A Cargill, contratante da TBL, afirmou que eles não são funcionários da empresa e que “realiza monitoramento constante, avaliando todos os fornecedores”. Leia as respostas na íntegra.

Jornada de 48 horas sem descanso

O comandante da embarcação Simeão Furtado Passos conta ter pegado “três hérnias de disco trabalhando lá” [na TBL]. A escala de trabalho era de 48 horas por 48 horas, e Passos afirma que não havia como descansar.

“Os camarotes não tinham ar-condicionado nem ventilador. Mais de 40 graus”. Simeão Furtado Passos, comandante de embarcação.

Passos diz que chegou a reivindicar melhorias nos alojamentos, pois era comandante, mas ouviu como resposta do gerente que não era possível.

O comandante, também ex-funcionário, Francisco Nascimento Barros classifica a cabine em que trabalhava como insalubre. “É desumano. Escravidão não é só chicote”, diz.
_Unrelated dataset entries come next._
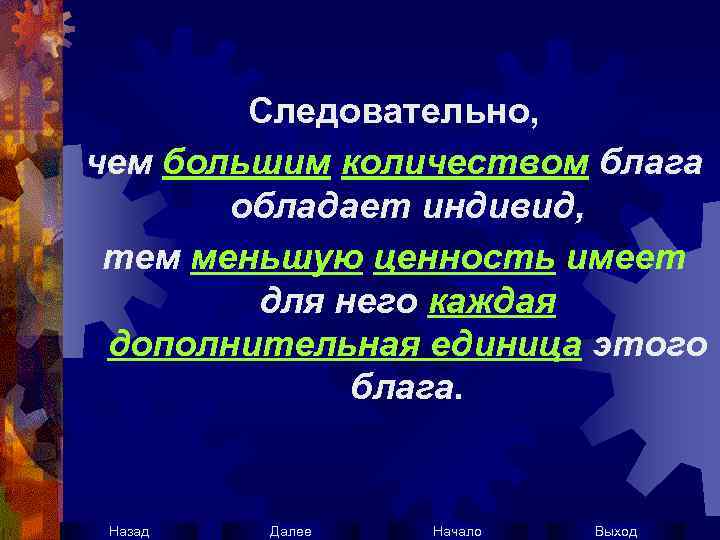 Следовательно,

чем большим количеством блага обладает индивид,

тем меньшую ценность имеет для него каждая дополнительная единица этого блага.

Назад Далее Начало Выход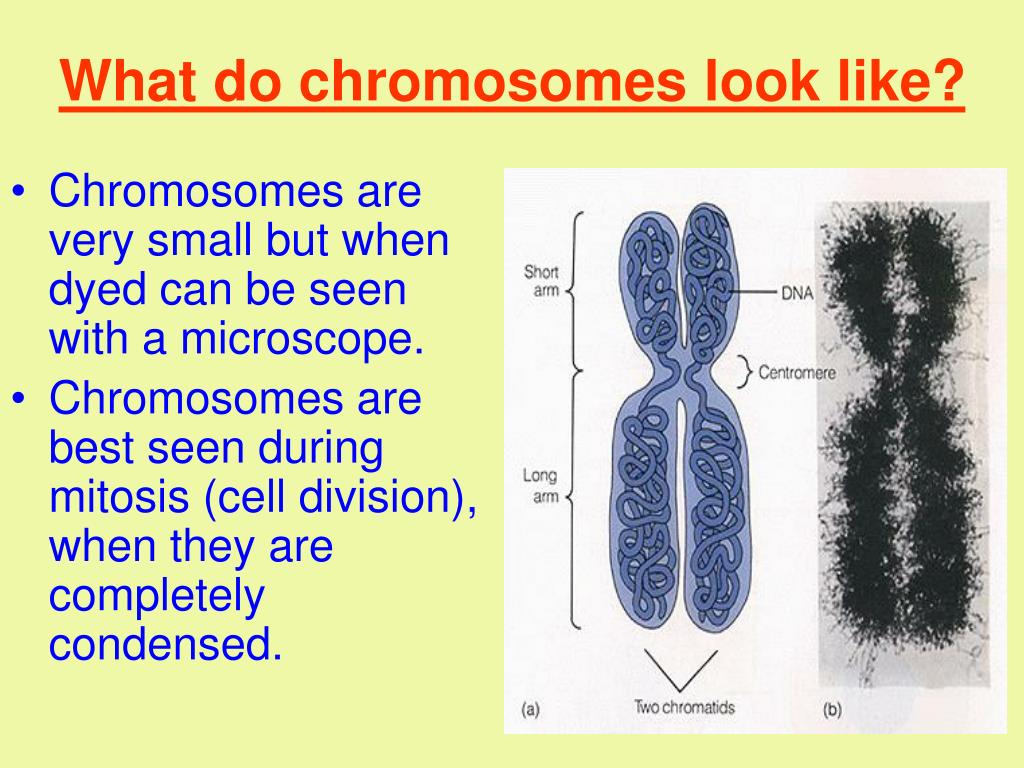 What do chromosomes look like?

• Chromosomes are very small but when dyed can be seen with a microscope.
• Chromosomes are best seen during mitosis (cell division), when they are completely condensed.

Short arm
DNA
Centromere
Long arm
Two chromatids
(a)
(b)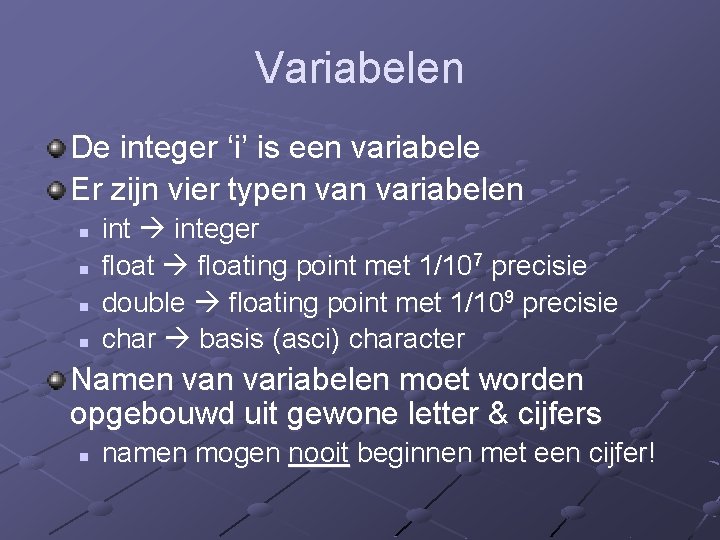 Variabelen

De integer ‘i’ is een variabele

Er zijn vier typen van variabelen

int → integer

float → floating point met $1/10^7$ precisie

double → floating point met $1/10^9$ precisie

char → basis (asci) character

Namen van variabelen moet worden opgebouwd uit gewone letter & cijfers

namen mogen nooit beginnen met een cijfer!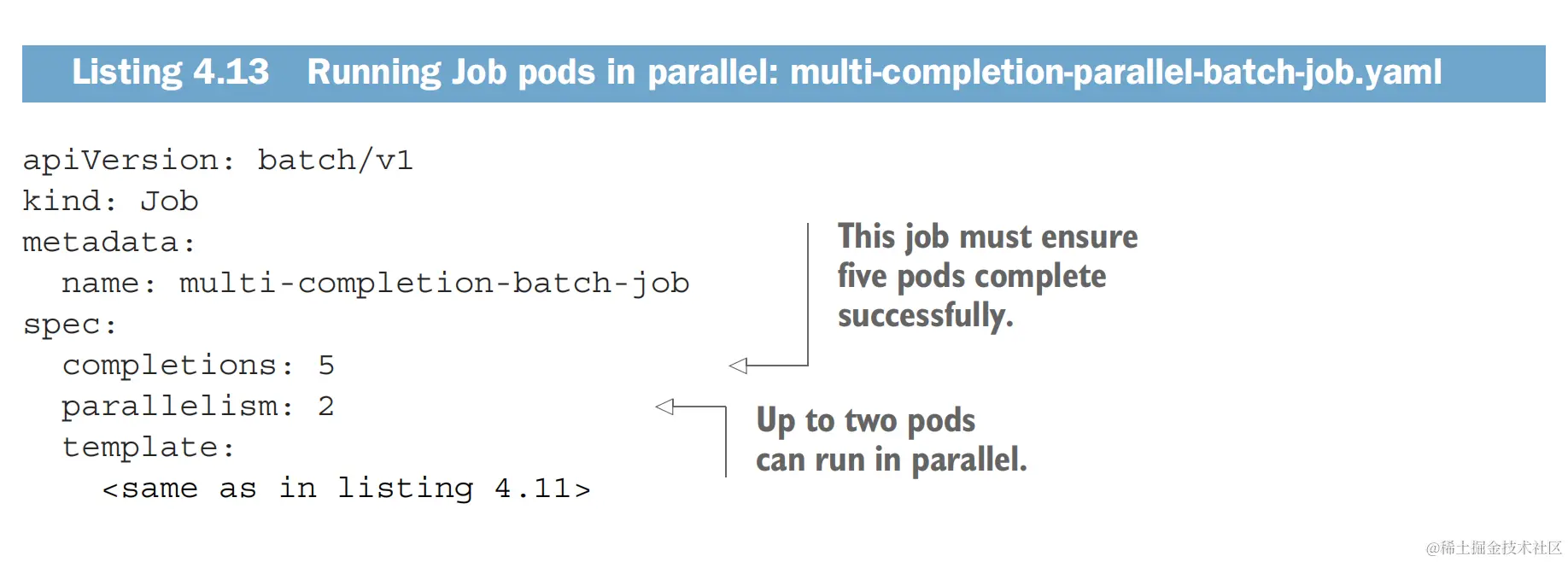 Listing 4.13 Running Job pods in parallel: multi-completion-parallel-batch-job.yaml

apiVersion: batch/v1
kind: Job
metadata:
  name: multi-completion-batch-job
spec:
  completions: 5
  parallelism: 2
  template:
    <same as in listing 4.11>

This job must ensure five pods complete successfully.

Up to two pods can run in parallel.

@稀土掘金技术社区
Durante a jornada de 48 horas, Barros relata que precisava estar disponível o tempo todo.

Além do descumprimento de leis trabalhistas, os trabalhadores da soja no porto são pressionados pela crescente produção do grão nos últimos anos, que em 2021 deve ter alta de 8,5% em relação à safra de 2020, segundo o IBGE(Instituto Brasileiro de Geografia e Estatística). As exportações também seguem em alta, sendo a Cargill a principal exportadora do grão brasileiro.
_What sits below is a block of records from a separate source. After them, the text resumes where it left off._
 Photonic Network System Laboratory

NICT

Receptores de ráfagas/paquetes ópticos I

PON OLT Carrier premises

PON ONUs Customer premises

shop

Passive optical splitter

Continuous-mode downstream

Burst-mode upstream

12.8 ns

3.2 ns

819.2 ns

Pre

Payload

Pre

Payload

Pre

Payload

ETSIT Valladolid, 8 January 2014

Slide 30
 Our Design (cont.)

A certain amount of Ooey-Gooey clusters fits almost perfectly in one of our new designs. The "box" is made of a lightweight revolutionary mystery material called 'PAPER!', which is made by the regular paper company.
O marinheiro José Cláudio Manoel Uchôa, que está afastado do trabalho na TBL há três anos por problemas de saúde, afirma que os trabalhadores costumam ser contemplados na primeira instância judiciária, mas perdem na segunda.

“Eles [Cargill e TBL] têm um corpo jurídico muito grande e, Deus me perdoe, mas devem ter influência dentro dos tribunais”, afirma, enquanto mostra os dois dedos da mão deformados pelo trabalho. Em casa, um pote preto está lotado de remédios, que ele toma para suportar as dores.

“Tenho sequelas para o resto da vida e me arrependo de não ter saído do emprego”, afirma Marcelo Inácio Dias, ex-funcionário da TBL, aposentado por invalidez.

Dias ficou com problemas na coluna mesmo após uma cirurgia, sente dores no ombro, no joelho e ficou com um dedo da mão imobilizado por causa de um acidente. Teve problemas também por conta dos agrotóxicos aplicados aos grãos.

Dias lamenta que a TBL e a Cargill não paguem os direitos trabalhistas devidos e que os funcionários precisem pedir judicialmente. “Para eles é pouquinho, mas para a gente é muito. Precisamos desse dinheiro para tentar recomeçar a vida e seguir em frente.”